Prey também é um jogo de 2017, desenvolvido pela Arkane Studios e publicado pela Bethesda. Você deve reparar que são empresas totalmente diferentes das que lançaram o original. Oficialmente, é divulgado como um reboot, o que por si só já causa estranhamento. Um reinício para uma série que falhou até mesmo em virar série? Curiosamente, ele abre mão do protagonista nativo americano em nome de um cientista asiático, que você pode escolher se é uma mina ou um sujeito. No lugar da invasão alienígena, temos experimentos que acabam liberando uma perigosa forma de vida. Pois é, o climão tem bastante de Doom, também da nossa amiga Bethesda.

Você quer ser uma mina ou um sujeito?

Considerando como o cenário de games hoje carece de novas experiências e novas marcas, devo dizer que eu ficaria bem mais interessado neste Prey de 2017 se ele tivesse um outro nome ao invés de remeter a um joguinho xexelento de 11 anos atrás. Até porque, para todos os efeitos, ele é um jogo novo. Do original, pega apenas um certo nível de xexelência.

DEUS EX, DOOM, BIOSHOCK, DEAD SPACE E DARK SOULS, TUDO JUNTO E MISTURADO

Se ele ignora praticamente tudo do jogo anterior, não dá para classificá-lo como uma expelriência totalmente nova. Os cenários lembram imediatamente Doom 3 e Dead Space, mas digo isso mais pelo fato de ele se passar totalmente em uma estação espacial, uma vez que Prey não quer ser um jogo de terror.

O gameplay, por outro lado, lembra muito uma mistura de Bioshock com Deus Ex. Em outras palavras, você vai passar boa parte do seu tempo mexendo em escrivaninhas, lixo e em absolutamente qualquer coisa onde pode ter papel amassado ou cascas de bananas. E estes itens serão valiosos para sua sobrevivência, uma vez que seu personagem é extremamente frágil, enquanto os inimigos, até mesmo os menorzinhos e mais simples, são verdadeiras esponjas de balas.
++++++++++
• Tarefa a realizar
Transcreva do texto sobre o jogo Prey o trecho que se inicia com as palavras "Você quer ser" e vai até "nível de xexelência.".

• Trechos da listagem
++++++++++
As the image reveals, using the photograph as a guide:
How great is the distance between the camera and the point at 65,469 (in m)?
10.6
++++++++++
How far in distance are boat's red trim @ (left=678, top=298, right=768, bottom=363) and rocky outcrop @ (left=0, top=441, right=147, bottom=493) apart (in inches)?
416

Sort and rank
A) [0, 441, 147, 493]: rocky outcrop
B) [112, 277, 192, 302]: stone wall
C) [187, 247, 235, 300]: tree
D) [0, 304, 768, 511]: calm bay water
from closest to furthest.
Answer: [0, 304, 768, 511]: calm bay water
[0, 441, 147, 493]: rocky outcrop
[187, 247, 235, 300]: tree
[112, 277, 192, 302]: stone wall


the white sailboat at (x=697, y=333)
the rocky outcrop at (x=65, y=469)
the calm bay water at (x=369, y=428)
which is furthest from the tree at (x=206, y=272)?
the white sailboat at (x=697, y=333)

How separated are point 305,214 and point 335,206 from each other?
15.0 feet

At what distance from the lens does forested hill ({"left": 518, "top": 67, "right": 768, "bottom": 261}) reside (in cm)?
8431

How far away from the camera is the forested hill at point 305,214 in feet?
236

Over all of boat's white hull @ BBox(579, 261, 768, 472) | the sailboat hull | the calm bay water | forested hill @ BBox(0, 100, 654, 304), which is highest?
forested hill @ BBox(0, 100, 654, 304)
++++++++++
• O resultado
Você quer ser uma mina ou um sujeito?

Considerando como o cenário de games hoje carece de novas experiências e novas marcas, devo dizer que eu ficaria bem mais interessado neste Prey de 2017 se ele tivesse um outro nome ao invés de remeter a um joguinho xexelento de 11 anos atrás. Até porque, para todos os efeitos, ele é um jogo novo. Do original, pega apenas um certo nível de xexelência.